It’s a little-known fact that members of our favourite family of plants – the cacti – are frequently in danger from the public. Cacti-carers in botanic gardens are hush-hush about it, lest it draws attention to the fact and encourages copy-cat acts, but that doesn’t stop dozens of public displays of succulents, many of them valuable (and some rare) from being attacked each year by vandals and thieves. There are several reasons why it happens, but the occurrence is so frequent that botanic garden displays of cacti are often created from potted specimens embedded in a mulch of decorative pebbles. This is so that, when a succulent is disfigured, it can quickly be removed and replaced by another.
One professional cacti-caretaker attributes the damage to the endearing look of many cacti, with those that display ‘human-like hair’ being particularly attractive to the public. “It’s not uncommon to walk through our indoor displays and find that someone has stuck self-adhesive craft eyes to one of the plants. When the stickers are removed, they often take some of the ‘hairs’ with them, damaging the skin of the cacti which then allows disease to invade.”
The so inviting thick coating of ‘hairs’ are modified spines designed to protect the plant from frost and potentially damaging sun. The white hairs reflect back the heat while the dense layer they form traps air and provides the plant with insulation against the cold.
Vandals also target succulents because their fleshy stems are easy to sever or pierce with a sharp instrument, and their smooth surface invites the carving of initials. While the wounds will heal, providing fungal disease doesn’t set in, the scars increase in size as the cacti grows. In national parks featuring cacti, a vandal’s damage can remain visible for decades or even longer.
Cacti are also the target of thieves.

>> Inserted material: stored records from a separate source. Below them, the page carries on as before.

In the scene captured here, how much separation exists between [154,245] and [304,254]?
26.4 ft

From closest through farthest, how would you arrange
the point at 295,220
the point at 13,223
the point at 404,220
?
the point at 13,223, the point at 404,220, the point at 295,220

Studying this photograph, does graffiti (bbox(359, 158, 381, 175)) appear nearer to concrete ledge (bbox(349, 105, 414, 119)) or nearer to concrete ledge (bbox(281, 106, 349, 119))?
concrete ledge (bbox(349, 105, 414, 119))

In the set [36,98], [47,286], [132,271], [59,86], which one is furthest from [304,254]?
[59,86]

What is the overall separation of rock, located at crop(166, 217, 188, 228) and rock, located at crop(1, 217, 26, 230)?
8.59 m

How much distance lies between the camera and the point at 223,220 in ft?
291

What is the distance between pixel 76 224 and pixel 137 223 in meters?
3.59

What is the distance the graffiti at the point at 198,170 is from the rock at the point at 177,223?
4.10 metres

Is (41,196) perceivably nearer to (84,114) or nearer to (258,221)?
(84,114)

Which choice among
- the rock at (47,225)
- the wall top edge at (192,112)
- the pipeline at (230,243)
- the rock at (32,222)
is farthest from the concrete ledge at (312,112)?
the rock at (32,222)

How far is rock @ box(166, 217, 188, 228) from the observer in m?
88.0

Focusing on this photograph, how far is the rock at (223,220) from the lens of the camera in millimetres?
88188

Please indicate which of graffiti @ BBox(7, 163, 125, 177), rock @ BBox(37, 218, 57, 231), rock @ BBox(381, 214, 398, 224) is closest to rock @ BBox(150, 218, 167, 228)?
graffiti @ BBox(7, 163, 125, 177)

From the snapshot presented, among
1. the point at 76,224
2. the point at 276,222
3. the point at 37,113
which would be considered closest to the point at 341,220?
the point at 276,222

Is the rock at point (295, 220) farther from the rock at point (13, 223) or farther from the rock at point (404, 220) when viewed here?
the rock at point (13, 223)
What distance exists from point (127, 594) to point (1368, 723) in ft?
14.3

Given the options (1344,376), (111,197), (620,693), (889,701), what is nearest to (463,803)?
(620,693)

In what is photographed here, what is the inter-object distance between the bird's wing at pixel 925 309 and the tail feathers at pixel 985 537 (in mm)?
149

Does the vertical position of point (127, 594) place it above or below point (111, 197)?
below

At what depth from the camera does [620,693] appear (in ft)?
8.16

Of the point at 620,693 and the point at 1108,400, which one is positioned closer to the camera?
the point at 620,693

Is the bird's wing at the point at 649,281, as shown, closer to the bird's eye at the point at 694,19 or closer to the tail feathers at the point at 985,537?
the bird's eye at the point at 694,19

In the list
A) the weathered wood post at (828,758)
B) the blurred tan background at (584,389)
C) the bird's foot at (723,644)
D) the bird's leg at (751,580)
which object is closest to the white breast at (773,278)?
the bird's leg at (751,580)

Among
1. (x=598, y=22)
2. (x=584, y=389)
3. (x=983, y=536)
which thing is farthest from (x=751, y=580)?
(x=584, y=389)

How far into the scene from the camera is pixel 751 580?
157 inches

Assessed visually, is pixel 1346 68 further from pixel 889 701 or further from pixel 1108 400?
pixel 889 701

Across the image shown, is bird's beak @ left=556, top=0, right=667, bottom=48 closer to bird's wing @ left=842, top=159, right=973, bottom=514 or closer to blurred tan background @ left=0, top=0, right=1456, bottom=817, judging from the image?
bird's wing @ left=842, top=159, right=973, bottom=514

With many being shallow-rooted, the plants are easy to dig up, and there exists a serious market for them. With demand for cacti from collectors to landscapers and those who want to create ‘instant gardens’ in cafes and homes, cacti theft is on the rise. The problem has become so severe that in some national parks around the world, cacti are now micro-chipped in the same way that pets are. And then there is the demand from the underworld for the succulent ‘blue agave’ (agave azul) (which contains the main ingredient of tequila), and by would-be drug manufacturers for the peyote cacti (native to Mexico) and the San Pedro (native to Peru), both of which are a source of the naturally-occurring psychedelic substance mescaline.
None of which means we should eschew growing cacti in our own gardens. However, in the same way lovers of the beautiful and colourful ‘opium’ poppy papaver somniferum have learned the hard way to hide their plantings in their back yards, cacti-lovers would be well advised to create their displays indoors or to keep them well hidden behind hedges or walls. If the worst does happen, and your cacti are attacked, act quickly to douse the wounds in horticultural sulphur, and protect raw cuts from rain until they harden over.